I am looking for some help on the following problem:

http://img387.imageshack.us/img387/5481/problemuk7.jpg [Broken]

I have some questions on part (b)

Here is my solution for (a):

Conservation of linear momentum:

$$\Delta p = p_f - p_i = m_f v_f - m_i v_i$$

Solving for mass:

$$E = mc^2 \Rightarrow m = \frac{E}{{c^2 }}$$

Substituting mass into conservation of linear momentum:

$$\Delta p = \frac{{E_f }}{{c^2 }} \cdot v_f - \frac{{E_i }}{{c^2 }} \cdot v_i$$

Replace final velocity and initial velocity with $$c$$ since both velocities are the speed of the photons which are constant speed of light:

$$\Delta p = \frac{{E_f }}{{c^2 }} \cdot c - \frac{{E_i }}{{c^2 }} \cdot c$$

Simplify:

$$\Delta p = \frac{{E_f }}{c} - \frac{{E_i }}{c}$$

$$\Delta p = \frac{{\Delta E}}{c}$$

I think I may have a solution for part (b):

Using the conservation of mechanical energy:

$$\Delta E_{internal} = \Delta K$$

$$1500 = \frac{1}{2}mv^2$$

$$1500 = \frac{1}{2}\left( {1.5} \right)v^2$$

$$v = \sqrt {\frac{{1500}}{{\left( {0.5} \right)\left( {1.5} \right)}}}$$

$$v = 44.7 \mbox{ m/s}$$

Does that look like a valid solution for part (b)?

Last edited by a moderator: May 2, 2017
2. Nov 8, 2006

### opticaltempest

Part (b) seems incorrect. Does anyone have any suggestions? The velocity seems high because I would imagine photons possess little momentum.

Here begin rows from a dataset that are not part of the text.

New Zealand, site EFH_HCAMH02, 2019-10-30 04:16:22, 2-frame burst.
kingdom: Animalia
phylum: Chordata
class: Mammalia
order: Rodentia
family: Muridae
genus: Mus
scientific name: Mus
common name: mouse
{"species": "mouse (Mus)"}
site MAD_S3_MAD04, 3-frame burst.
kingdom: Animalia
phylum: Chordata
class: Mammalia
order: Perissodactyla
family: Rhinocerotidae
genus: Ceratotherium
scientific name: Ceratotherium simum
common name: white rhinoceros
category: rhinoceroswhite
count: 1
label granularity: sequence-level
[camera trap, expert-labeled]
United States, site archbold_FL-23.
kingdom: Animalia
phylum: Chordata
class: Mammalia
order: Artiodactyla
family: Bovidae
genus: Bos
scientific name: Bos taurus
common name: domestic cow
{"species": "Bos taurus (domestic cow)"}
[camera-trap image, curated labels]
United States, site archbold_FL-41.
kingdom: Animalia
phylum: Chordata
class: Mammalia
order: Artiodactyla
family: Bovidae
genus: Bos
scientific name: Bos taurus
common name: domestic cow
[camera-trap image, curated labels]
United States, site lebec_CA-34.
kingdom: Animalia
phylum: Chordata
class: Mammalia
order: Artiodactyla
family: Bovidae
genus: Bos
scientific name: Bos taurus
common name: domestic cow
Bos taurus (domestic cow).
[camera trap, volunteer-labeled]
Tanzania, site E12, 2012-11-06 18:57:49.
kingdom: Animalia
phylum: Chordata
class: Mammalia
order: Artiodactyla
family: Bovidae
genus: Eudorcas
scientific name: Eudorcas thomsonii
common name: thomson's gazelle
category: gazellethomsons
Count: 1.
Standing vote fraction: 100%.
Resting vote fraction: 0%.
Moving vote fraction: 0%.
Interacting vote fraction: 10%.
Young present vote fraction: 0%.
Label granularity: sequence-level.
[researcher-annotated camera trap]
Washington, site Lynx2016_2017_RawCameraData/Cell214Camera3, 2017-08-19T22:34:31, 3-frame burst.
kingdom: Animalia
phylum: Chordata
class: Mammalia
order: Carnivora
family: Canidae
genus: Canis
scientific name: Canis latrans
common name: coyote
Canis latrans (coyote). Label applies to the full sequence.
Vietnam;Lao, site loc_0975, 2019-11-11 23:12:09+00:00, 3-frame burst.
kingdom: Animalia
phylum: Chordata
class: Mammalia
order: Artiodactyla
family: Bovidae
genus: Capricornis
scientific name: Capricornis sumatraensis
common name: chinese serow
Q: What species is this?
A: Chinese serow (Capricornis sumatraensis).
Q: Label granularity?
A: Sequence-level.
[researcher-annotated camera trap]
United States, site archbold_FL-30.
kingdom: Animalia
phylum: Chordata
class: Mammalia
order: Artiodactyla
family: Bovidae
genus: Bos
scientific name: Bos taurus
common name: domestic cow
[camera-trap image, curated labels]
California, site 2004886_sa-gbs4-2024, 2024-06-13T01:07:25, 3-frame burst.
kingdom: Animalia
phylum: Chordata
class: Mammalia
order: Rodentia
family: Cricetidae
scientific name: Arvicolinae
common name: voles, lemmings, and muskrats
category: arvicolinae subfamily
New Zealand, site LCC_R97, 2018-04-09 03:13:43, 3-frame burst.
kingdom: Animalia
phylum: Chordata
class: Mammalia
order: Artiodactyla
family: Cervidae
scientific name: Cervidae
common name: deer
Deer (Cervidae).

Here is my new answer for (b):

Using the conservation of linear momentum and the fact that the momentum of the release of photons is equal to $$\frac{{\Delta E}}{c}$$, we have

$$\frac{{\Delta E}}{c} = mv$$

$$\frac{{1500}}{c} = 1.5v$$

$$v = \frac{{1500}}{{1.5c}}$$

$$v = 3.33 \mbox{\mu m}$$

Last edited: Nov 8, 2006